Reduction not recognized in Fortran

Hello,

This is my case, t_ptr is a pointer to pointer to a 3-D array (t_ptr => ptr => u1), and sclr is a scalar value. Following is my code snippet, which gives a “Segmentation Fault”.

       #ifdef __PGI
       !$acc data region copy(t_ptr) copyin(sx, sy, sz, sclr)
       !$acc region do parallel
       #endif
       do i=1,1
          t_ptr(sx, sy, sz) = t_ptr(sx, sy, sz) + sclr
       enddo
       #ifdef __PGI
       !$acc end region
       !$acc end data region
       #endif

Following is the informational messages:

     13, PGI Unified Binary version for -tp=nehalem-64 -ta=nvidia
     32, Loop unrolled 3 times (completely unrolled)
     36, Generating copyin(sclr)
         Generating copyin(sz)
         Generating copyin(sy)
         Generating copyin(sx)
         Generating copy(ptr(:,:,:))
     38, Generating copy(t_ptr(sx,sy,sz))
         Generating compute capability 1.0 binary
         Generating compute capability 2.0 binary
     40, Complex loop carried dependence of 't_ptr' prevents parallelization
         Loop carried dependence due to exposed use of 't_ptr(sx,sy,sz)' prevents parallelization
         Accelerator kernel generated
         40, !$acc do seq
         CC 1.0 : 2 registers; 44 shared, 0 constant, 0 local memory bytes; 33% occupancy
         CC 2.0 : 4 registers; 0 shared, 60 constant, 0 local memory bytes; 16% occupancy

How can I solve this error?

Thanks
Sayan

Hi Sayan,

There a couple of issues here.

First, F90 pointers are yet supported within Accelerator regions. We need to aliasing issues before this can be added but our hope is that it’s a solvable problem.

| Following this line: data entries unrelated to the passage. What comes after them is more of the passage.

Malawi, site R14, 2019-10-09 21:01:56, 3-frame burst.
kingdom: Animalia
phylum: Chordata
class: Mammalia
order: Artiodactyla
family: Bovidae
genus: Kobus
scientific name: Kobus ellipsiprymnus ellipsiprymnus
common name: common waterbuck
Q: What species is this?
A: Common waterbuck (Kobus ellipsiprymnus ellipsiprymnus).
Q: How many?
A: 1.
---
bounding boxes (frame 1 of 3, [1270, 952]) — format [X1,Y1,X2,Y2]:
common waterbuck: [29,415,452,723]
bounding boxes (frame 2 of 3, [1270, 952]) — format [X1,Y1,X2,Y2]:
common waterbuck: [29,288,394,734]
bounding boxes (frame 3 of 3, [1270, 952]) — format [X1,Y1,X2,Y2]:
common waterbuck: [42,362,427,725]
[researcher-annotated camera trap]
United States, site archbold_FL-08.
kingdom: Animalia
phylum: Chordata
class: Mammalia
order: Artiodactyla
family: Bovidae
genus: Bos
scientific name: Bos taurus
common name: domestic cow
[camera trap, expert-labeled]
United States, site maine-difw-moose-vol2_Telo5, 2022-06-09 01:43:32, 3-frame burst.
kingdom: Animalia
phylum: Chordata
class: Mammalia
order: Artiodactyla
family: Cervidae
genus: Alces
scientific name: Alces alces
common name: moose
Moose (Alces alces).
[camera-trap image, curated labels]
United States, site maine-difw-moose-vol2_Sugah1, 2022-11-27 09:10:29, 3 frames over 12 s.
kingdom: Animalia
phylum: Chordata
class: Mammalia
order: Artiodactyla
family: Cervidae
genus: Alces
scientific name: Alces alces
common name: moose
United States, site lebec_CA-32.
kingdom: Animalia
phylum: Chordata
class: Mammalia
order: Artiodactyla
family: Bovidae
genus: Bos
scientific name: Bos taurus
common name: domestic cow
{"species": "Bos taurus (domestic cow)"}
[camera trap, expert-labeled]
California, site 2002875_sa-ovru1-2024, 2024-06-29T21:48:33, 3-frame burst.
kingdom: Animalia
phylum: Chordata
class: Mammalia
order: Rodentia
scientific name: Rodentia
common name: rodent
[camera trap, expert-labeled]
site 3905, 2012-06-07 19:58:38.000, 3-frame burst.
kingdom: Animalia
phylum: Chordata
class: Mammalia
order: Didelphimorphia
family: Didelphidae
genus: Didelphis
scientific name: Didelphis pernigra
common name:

Second, you don’t want to copy your scalars in the data region. This promotes them to global memory hurting performance. Instead, remove the copyin clause and let the compiler either privatize them or pass them in as arguments to the generated kernel.

Third, the loop is not parallel since every iteration of the loop updates the same element of t_ptr. Granted, the trip count is 1 so there’s no parallelism to begin with, but the compiler’s dependency analysis doesn’t take the trip count into account when determining independence.

  • Mat

Thank you for your reply. I guess the only way left would be to access the arrays directly, and let the compiler recognize the reduction.

Please bear with me, I am new in Fortran and after your reply I have a question w.r.t array processing. If there is an operation like:

A = A + B
or
A = A + (B*C)

where, A, B and C are arrays with same shape, then if such an operation
occurs within a compute region then would this operation be moved to the device?

Thank you
Sayan

Hi Sayan,

Yes, array syntax is supported. So the following would accelerate:

!$acc region
A = A + B 
!$acc end region

Array syntax gets expanded by the compiler into an implied DO loop and then accelerated after the expansion.

  • Mat

Hello Mat,

Thank you once again. Referring to my original question, I have removed the pointers and I use an array, like this:

  !$acc region
  ....some other code
  ....some other code
  do k=k0,k1
   do j=j0,j1
      do i=i0,i1
          u(i,j,k)=u(i,j,k)+k
       enddo
      enddo
   enddo
  !$acc end region

I use the following compiler optimization options:

-Mpreprocess -fastsse -Mvect=noaltcode -Mipa=fast -mp=numa -ta=nvidia,host -Minfo=accel,loop,opt -Mneginfo

Is there a way that the compiler would be able to recognize the array reduction inside the acc region and make it parallel?

Thank you
Sayan

Hi Sayan,

Is there a way that the compiler would be able to recognize the array reduction inside the acc region and make it parallel?

Yes, the compiler will automatically detect reductions and generate an optimal parallel reduction code. Though, the reduction variable must be a scalar and the reduction performed across the outer loop.

For example:

sum =0 
!$acc region
    do k=k0,k1
   do j=j0,j1
      do i=i0,i1
          sum = sum + u(i,j,k)
       enddo
      enddo
   enddo
  !$acc end region

As part of our OpenACC implementation were working on adding support for inner loop reductions.

!$acc parallel
!$acc loop gang
    do k=k0,k1
    sum = 0
!$acc loop vector(32), reduction(+:sum)
   do j=j0,j1
          sum = sum + u(j,k)
      enddo
     array(k) = sum
   enddo
  !$acc end parallel
  • Mat

Thanks, great info.